Almost four years after mounting mortgage defaults prompted unprecedented government bailouts of the financial system, regulators are still examining how banks packaged and sold home loans to investors. The SEC is looking for evidence that firms failed to disclose underlying credit weaknesses in mortgage pools and delinquencies, and has also told Goldman Sachs Group Inc. and JPMorgan Chase & Co. (JPM) that they may face civil claims.
The agency’s request, if granted, would give Wells Fargo 14 days to hand over 1,365 e-mails and attachments it has withheld from the SEC, according to a court filing. The bank said in a statement that enforcement action is unwarranted and that it will defend itself in court.
The watchdog is examining whether Wells Fargo misrepresented or omitted facts in offerings from September 2006 to early 2008, according to the statement. While the bank reviewed a sampling of loans and excluded those that failed to meet its standards, Wells Fargo may not have taken steps to address flaws in the remainder of the pool, the agency said.
Investigators are seeking information on the bank’s underwriting guidelines and on due diligence, according to the statement. The agency filed its request in federal court in San Francisco. Marc Fagel, the head of the SEC’s office in that city, declined to comment on the request.
“Wells Fargo believes the subpoena enforcement action is inappropriate and unwarranted and will vigorously defend itself in court,” Mary Eshet, a Wells Fargo spokeswoman, said in an e-mailed statement. The bank has cooperated with the agency and believed it had an understanding on the requested documents, which was violated by yesterday’s filing, she said.
“Wells Fargo is also confident that the SEC staff has inaccurately described its conduct with regard to residential mortgage-backed securities,” Eshet said.
Wells Fargo said in its annual report filed Feb. 28 that it received a so-called Wells notice from the SEC warning the bank that it may face civil claims tied to the sale of mortgage- backed securities.
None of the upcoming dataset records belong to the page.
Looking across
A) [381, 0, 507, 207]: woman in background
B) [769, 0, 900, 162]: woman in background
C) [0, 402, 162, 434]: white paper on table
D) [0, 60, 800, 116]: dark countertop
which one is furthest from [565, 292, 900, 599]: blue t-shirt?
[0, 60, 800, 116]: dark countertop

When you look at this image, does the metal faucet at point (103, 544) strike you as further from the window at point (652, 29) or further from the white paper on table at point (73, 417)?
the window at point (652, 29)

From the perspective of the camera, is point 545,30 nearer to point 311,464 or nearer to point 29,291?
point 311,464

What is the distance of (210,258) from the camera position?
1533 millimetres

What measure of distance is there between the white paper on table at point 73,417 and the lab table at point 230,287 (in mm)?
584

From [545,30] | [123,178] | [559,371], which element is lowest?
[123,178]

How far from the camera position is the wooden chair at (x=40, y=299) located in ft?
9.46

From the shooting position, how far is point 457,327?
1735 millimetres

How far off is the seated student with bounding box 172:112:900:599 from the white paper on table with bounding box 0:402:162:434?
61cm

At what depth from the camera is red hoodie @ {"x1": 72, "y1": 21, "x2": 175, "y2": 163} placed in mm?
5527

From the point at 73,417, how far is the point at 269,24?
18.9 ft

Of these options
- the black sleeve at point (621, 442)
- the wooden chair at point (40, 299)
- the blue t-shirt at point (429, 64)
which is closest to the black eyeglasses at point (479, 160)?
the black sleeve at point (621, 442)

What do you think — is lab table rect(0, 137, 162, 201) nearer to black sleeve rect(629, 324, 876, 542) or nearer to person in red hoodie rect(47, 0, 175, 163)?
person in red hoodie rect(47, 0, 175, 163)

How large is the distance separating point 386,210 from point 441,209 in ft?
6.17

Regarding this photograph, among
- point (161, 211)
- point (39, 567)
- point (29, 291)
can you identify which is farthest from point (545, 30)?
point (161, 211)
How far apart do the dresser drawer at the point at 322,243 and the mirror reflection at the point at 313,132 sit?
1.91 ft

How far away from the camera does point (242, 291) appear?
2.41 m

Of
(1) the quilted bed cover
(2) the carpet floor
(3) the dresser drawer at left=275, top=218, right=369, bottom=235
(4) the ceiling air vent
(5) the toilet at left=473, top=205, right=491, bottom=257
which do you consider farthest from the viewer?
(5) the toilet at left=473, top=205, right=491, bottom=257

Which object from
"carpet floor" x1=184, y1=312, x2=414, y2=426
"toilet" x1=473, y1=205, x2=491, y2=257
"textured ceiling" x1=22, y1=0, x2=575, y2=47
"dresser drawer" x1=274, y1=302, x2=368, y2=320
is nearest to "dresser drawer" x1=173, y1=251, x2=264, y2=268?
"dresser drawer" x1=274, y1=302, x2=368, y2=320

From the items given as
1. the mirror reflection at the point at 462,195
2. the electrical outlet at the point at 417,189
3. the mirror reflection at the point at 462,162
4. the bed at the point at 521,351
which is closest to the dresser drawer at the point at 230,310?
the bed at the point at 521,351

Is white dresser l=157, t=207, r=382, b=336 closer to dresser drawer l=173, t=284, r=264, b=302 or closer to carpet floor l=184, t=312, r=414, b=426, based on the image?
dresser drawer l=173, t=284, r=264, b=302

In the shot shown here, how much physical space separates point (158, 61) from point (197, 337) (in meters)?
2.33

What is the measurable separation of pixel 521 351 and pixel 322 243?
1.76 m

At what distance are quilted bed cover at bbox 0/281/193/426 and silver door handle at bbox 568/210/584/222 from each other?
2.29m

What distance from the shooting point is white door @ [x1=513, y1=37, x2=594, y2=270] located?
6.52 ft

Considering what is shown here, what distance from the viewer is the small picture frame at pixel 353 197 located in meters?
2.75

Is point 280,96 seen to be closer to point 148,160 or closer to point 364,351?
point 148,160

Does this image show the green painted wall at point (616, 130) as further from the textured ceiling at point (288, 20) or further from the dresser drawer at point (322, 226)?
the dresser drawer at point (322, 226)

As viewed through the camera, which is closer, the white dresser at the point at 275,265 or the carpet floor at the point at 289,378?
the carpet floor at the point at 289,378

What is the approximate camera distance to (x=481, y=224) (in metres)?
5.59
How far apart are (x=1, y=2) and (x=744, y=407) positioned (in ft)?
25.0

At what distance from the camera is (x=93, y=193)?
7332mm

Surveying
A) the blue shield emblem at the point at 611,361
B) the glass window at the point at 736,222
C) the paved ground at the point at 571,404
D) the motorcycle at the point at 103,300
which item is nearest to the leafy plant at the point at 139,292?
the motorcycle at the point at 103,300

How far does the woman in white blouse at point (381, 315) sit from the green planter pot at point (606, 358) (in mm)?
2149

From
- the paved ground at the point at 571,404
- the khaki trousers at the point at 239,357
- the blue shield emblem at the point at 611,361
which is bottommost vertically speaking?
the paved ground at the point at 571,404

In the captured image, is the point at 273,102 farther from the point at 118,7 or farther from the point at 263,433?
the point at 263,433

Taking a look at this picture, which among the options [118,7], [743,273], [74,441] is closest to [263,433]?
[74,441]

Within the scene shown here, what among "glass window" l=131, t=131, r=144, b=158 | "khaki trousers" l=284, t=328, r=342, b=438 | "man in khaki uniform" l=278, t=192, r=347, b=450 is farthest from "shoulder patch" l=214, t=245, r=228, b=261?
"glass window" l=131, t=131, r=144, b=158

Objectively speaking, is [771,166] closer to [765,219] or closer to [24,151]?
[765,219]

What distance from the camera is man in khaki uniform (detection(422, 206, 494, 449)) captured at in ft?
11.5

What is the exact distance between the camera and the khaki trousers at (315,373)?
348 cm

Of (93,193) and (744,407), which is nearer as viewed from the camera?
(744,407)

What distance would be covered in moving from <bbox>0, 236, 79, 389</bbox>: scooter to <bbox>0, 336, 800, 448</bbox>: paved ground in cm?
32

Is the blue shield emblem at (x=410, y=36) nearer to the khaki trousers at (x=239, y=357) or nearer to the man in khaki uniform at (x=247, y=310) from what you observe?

SEC lawyers send the notices when they intend to recommend that the agency take action.
Four days before, on Feb. 24, the SEC told the lender that it was considering enforcement measures, the agency said in yesterday’s court filing. The bank has attempted to use that as an “excuse to avoid complying with the subpoenas,” the SEC said in the filing.
Wells Fargo’s lawyer told the SEC that given the Wells notice, “We assumed the investigation was over and we had moved to a different phase,” according to the filing. The lawyer told the SEC that he might agree to “revisit the issue of any additional document production” after the SEC reviewed the bank’s submission.
The passages were quoted from an e-mail sent to the SEC by Wells Fargo’s outside counsel, Michael Missal of K&L Gates LLP, according to a copy provided by spokesman Ancel Martinez. Missal declined to comment.
“There is no basis for Wells Fargo’s refusal to comply with the subpoenas because a Wells notice, such as the staff provided, does not terminate the commission’s investigative power,” the SEC said in its filing yesterday.
The scope of the SEC’s probe “involves not just Wells Fargo’s own potential violations of the securities laws, but the roles played by other persons associated with the bank’s residential mortgage-backed securities offerings,” according to the filing.
The SEC said it has sent Wells notices to two individuals associated with the bank’s mortgage offerings. They weren’t named.
The case is Securities and Exchange Commission v. Wells Fargo & Co., 12-80087, U.S. District Court, Northern District of California (San Francisco).